Darn.. sorry Ash! HOpefully it's just to soon. ! keeping you in my thoughts. xoxo


----------



## smithy2727

I'm too scared to test. I most likely will test Tuesday before I go in for beta so I am not blinded by the results but the wait seems like forever. Has anyone used vivelle patches? I started then Thursday 9 days after retrieval 6dp3dt and I do two patches which I switch every other day so first dose thurs second sat. Both thursday and saturday I had horrible cramping before bed but none friday or today so I am wondering if there is a correlation. My last iff we made it ti retrieval but not transfer so this whole experience has been new to me and I am trying not to read to much into anything as I don't know if its the meds, pas, or hopefully pregnancy.


----------



## AnnetteCali

smithy2727 said:


> I'm too scared to test. I most likely will test Tuesday before I go in for beta so I am not blinded by the results but the wait seems like forever. Has anyone used vivelle patches? I started then Thursday 9 days after retrieval 6dp3dt and I do two patches which I switch every other day so first dose thurs second sat. Both thursday and saturday I had horrible cramping before bed but none friday or today so I am wondering if there is a correlation. My last iff we made it ti retrieval but not transfer so this whole experience has been new to me and I am trying not to read to much into anything as I don't know if its the meds, pas, or hopefully pregnancy.

I used vivelle patches and had cramping but I had cramping throughout the wait for my beta.. unfortunately both cycles were chemical pregnancies for me.. but.. the cramping is a good sign!  praying you get your bfp! xo


----------



## AnnetteCali

Canadian... how is your test looking? are you peeing on a stick daily ? so happy for you! 

how is everyone else doing ?


----------



## nobump

Hi can I join? On 2nd cycle. ER was 22nd only collected 1 egg which was transferred on 25th but was only a 2 cell embryo. Had a cramps first couple of days. Pain lower left side yesterday. Feel ok today Beta due on Friday.


----------



## Ellie Bean

Well I took an frer this morning after like 1-1 1/2 hold and there's a for sure faint pink line even dh sees it! If I'd had more willpower to hold it longer or probably would be darker. I'm 6dp5dt that. Beta is Wednesday.


----------



## Ellie Bean

CanadianMaple said:


> Ttcmoon- I am one day ahead of you and had a bfn yesterday.
> 
> https://i17.photobucket.com/albums/b63/canadianmaple/64E22A72-A781-477D-9FE8-FBD6630A1618_zpsujytei1d.jpg

My test looks almost identical to yours! Eeek so excited!


----------



## AnnetteCali

OMG !! YAY!!! that's totally the beginning of your bfp! yay


----------



## CanadianMaple

Ash- It's so frustrating to see others get BFPs early when you're still waiting. You're still not out yet at all, so try not to feel like you're out yet. My friend didn't get hers until 10dp5dt and she was sure her cycle failed. It all depends on how long it takes to implant. 

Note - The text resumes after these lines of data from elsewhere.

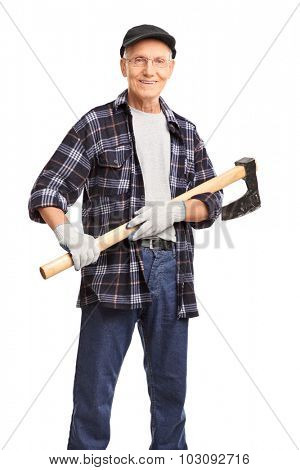 Vertical shot of a senior gentleman holding an axe and looking at the camera isolated on white background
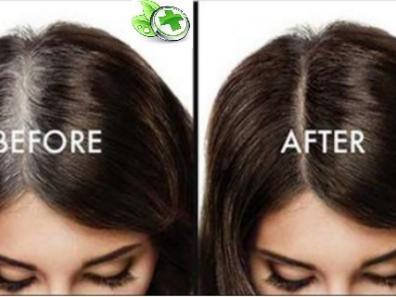 Применяйте это в течение 15 минут на волосы, и они никогда не станут седыми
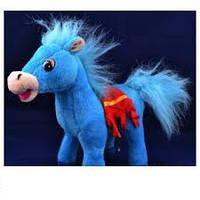 Мягкая игрушка озвученная Лошадка №1386,подарки для детей,пушистая,качественная, лучший подарок для малышей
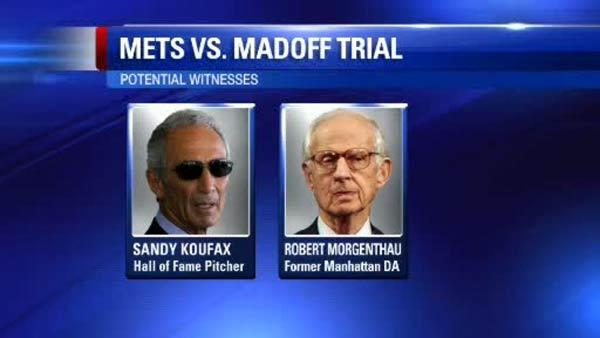 Mets vs. Madoff civil trial begins Monday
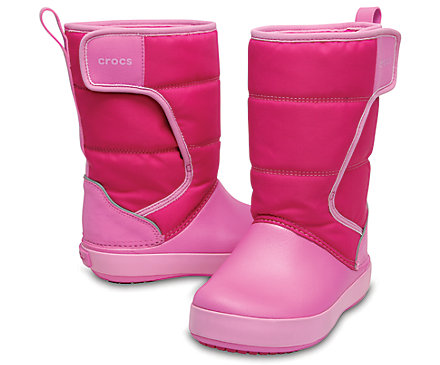 Crocs Kids LodgePoint Snow Boot gyerek csizma/Candy Pink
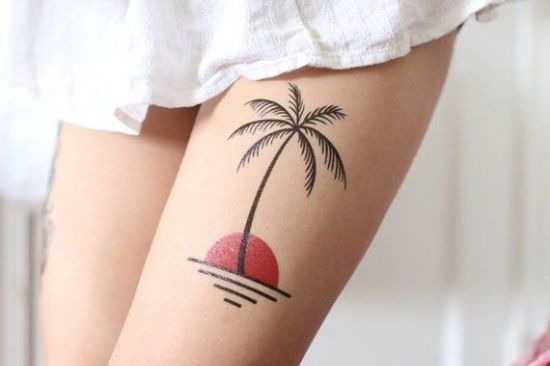 Palm Tree Tattoo Designs- https://bit.ly/2ALVuRL  #palm #tree #tattoo #tattoodesigns #tattooartpic.twitter.com/MwQTKKeStu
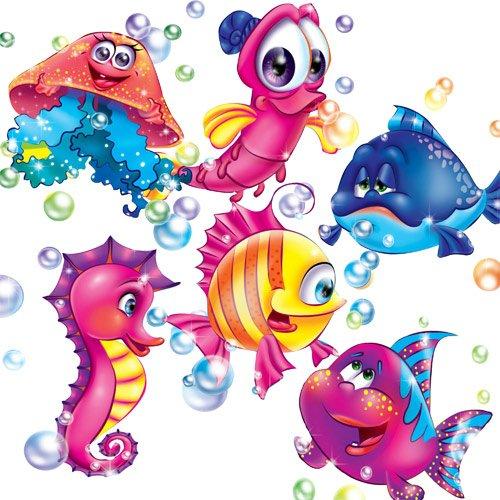 Клипарт детский '' Симпатичные рыбки ''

smithy2727- My cramping is off and on. I don't know anything about the patches, but it could be connected. I wouldn't have the willpower you have to wait to test. 

Ellie Bean- Awesome!! Congratulations!

nobump- sending you lots of sticky vibes!

AFM- I'm still testing. I ran out of FRERs while camping, but when I got home, I got a positive digi. I have two more FRERs I want to space out this week, but the 2nd one I did was much darker than the first.


----------



## Ellie Bean

I got some digitals too so plan to use an frer and digital tomorrow morning. Lol can't resist really want to see that word pregnant.


----------



## Ellie Bean

Frer was darker this morning and got a pregnant on digital too! Can't wait for beta.


----------



## smithy2727

I never caved and tested. I was too scared. I can't believe I didn't but I just got the call. Beta was 471! I am officially four weeks pregnant! I'm still kind of in shock and disbelief but so excited. Going from zero fertilization last time to being pregnant this time is just beyond belief. I am so blessed. Thank you everyone for answering all of my questions and encouraging me!


----------



## Ellie Bean

Here are my tests! :)
 



Attached Files:







KINDLE_CAMERA_1409627579000.jpg
File size: 22.8 KB
Views: 4









KINDLE_CAMERA_1409627611000.jpg
File size: 22.7 KB
Views: 7


----------



## Ellie Bean

Congratulations smithy! My beta is tomorrow...can't wait!


----------



## nobump

Smithy that's fab news. Trying to take hope from your situation. My first cycle ended with 2 eggs one not mature ane one fertilised abnormally. Second cycle got one egg. Which fertilised but transferred on day 3 but only 2 cell embryo. Beta is Friday but think I will test tomorrow. Have had some spotting. 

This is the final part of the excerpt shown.